*Source document*.
# # #

Getting started with the chemigram process is remarkably straightforward, with little equipment and no darkroom required. The minimal setup would consist of 3 darkroom print trays, a 1 litre measuring jug, a bottle each of black & white developer and fixer and a packet of black & white photographic paper. The print trays, jug and B&W paper are easily found on ebay, as many people are selling off old darkroom equipment for next to nothing – 15 pounds for all those items would be easily attainable. There’s no need to worry whether the paper is outdated, or fogged, as chemigrams are usually created in daylight. The developer and fixer can be obtained online from a couple of suppliers in the UK for no more than 10 pounds each for 1 litre bottles.
To start off mix up 1 litre of developer at the recommended dilution (typically 1:9) and pour it into one tray. Do likewise for the fixer and pour it in the second tray. Put a litre of tap water in the third tray. The temperature of the solutions in each tray should be approximately 20C but accuracy is not important for this process – changes in temperature will merely affect the speed of the process. One could use stop instead of water for the third tray, but again that isn’t too important – both the developer and fixer will get so badly contaminated with the residue from the resists that they’ll be disposed of before cross-contamination becomes a significant issue.
Assuming you intend to only ever use the paper for chemigrams, you can take sheets straight out of the lightproof black bag in daylight. If you ever want to use the pack of paper for real darkroom work though, make sure you have a changing bag or some other means of removing sheets of paper in the dark, to avoid fogging the remainder of the pack.

# # #

*Raw data*.
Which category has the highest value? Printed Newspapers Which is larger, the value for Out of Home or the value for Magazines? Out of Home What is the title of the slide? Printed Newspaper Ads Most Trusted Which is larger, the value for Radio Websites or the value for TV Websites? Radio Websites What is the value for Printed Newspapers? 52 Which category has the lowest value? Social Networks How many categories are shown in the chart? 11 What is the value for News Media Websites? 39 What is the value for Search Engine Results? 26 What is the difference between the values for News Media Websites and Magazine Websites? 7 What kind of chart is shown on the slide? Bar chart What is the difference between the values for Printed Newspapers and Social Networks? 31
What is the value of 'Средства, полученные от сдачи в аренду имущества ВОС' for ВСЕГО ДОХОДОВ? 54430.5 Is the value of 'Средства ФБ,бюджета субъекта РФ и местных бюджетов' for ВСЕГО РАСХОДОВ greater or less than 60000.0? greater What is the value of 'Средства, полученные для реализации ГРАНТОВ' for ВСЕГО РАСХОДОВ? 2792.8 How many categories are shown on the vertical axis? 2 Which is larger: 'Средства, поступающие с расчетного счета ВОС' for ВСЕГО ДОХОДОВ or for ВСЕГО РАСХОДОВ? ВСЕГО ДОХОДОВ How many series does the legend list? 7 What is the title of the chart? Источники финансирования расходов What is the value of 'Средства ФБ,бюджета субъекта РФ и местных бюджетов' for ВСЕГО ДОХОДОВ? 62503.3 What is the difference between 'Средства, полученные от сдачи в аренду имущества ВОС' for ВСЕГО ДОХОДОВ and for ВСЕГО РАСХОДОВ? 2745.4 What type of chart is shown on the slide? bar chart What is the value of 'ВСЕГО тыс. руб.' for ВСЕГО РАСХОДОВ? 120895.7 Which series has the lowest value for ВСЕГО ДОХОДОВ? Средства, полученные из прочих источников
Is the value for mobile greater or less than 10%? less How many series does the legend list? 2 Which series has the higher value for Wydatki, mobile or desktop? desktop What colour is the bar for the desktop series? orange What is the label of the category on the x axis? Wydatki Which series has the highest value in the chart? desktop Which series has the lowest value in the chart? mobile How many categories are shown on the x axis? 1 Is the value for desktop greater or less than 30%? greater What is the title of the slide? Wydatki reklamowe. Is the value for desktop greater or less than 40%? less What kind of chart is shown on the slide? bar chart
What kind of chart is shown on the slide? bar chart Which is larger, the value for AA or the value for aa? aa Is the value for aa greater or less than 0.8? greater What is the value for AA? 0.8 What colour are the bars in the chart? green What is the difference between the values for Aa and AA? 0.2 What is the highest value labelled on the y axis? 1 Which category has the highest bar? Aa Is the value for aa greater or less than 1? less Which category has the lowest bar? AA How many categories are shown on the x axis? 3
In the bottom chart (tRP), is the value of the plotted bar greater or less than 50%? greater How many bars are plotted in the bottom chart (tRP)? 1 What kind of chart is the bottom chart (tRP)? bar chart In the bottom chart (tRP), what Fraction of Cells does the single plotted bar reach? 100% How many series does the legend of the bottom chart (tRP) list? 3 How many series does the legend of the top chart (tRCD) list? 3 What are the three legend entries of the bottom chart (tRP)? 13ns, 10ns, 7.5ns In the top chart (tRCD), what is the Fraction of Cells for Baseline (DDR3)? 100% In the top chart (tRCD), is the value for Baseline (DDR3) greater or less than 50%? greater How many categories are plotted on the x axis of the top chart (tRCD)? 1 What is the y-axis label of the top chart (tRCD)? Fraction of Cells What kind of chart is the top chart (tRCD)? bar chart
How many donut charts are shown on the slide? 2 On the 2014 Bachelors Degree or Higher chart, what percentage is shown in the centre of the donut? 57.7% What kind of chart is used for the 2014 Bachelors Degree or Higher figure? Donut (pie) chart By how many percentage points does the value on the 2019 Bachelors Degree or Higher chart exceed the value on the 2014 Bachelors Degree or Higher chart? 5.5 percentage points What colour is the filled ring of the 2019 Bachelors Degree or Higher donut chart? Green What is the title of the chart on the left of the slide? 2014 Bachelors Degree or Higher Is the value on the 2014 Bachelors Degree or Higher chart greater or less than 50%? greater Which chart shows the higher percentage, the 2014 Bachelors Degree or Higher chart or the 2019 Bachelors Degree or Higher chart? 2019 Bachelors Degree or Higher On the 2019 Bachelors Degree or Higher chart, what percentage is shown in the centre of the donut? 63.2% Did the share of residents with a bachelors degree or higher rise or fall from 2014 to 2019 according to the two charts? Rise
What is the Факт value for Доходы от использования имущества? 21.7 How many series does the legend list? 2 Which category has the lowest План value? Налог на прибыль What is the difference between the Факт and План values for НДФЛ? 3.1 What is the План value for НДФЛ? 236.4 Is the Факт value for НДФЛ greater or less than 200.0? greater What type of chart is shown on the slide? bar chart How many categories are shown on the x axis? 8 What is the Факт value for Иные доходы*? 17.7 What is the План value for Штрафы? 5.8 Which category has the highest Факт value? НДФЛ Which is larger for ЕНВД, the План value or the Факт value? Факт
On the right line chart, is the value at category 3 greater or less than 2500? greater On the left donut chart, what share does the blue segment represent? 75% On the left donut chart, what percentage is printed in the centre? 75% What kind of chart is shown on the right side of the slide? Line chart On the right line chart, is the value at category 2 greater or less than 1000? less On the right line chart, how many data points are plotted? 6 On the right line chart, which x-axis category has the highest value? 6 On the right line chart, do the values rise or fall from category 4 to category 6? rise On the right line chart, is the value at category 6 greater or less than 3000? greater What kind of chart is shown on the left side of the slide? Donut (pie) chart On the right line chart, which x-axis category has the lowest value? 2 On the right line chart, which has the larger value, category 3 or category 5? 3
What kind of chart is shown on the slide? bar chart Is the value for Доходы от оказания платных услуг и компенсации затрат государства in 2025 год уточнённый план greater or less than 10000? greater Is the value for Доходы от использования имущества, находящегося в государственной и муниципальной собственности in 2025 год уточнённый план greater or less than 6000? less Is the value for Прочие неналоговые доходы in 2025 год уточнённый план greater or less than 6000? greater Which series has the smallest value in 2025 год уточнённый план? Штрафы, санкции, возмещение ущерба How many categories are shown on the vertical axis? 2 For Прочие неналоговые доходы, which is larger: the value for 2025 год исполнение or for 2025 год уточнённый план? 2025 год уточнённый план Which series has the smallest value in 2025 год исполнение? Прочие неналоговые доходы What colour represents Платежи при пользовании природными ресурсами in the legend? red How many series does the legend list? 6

# # #

*The problem*. Resume the chemigram text from its last sentence and write what comes next. The data is separate material and has nothing to do with the chemigram text.

*Exercise result*.
Take a sheet of paper and apply whatever product you wish to use as resist. A good place to start is with something that is soft, spreadable and sticky – thick honey, syrup or mustard. Coat the paper completely, or just partially, as you wish. Then place the paper into either the developer or fixer tray, again it doesn’t matter which. Let the paper soak for an arbitrary amount of time. If desired, physically rub away at the resist a little, or just let the chemicals slowly dissolve it. Then take the paper out of the tray and put it in the plain water tray to wash off chemicals. Once washed, put the paper into the other chemical, and again rub the resist if desired. Repeat this, switching between the developer and fixer each time. Either continue until all the resist has gone away, or stop sooner and just wash the remaining resist off the paper. When all resist has gone, put the paper into the fixer for a final time. With the final fix done, wash the print in a fresh bath of water for as long as is needed for the type of paper being used to remove all trace of chemicals.
A mentioned earlier, the process was pioneered by Pierre Cordier and he is still probably the most well known practitioner. There was a rare exhibition including some of his work at the Victoria & Albert museum in 2010/2011, for which there is an associated video worth watching online. For a range of articles looking at contemporary artists using the chemigram technique, the extensive nonfigurativephoto blog is worth reading.
The images in this posting are creative commons licensed chemigram works from a couple of flickr users. In the next blog posting I’ll present some of my own initial experiments with the chemigram technique.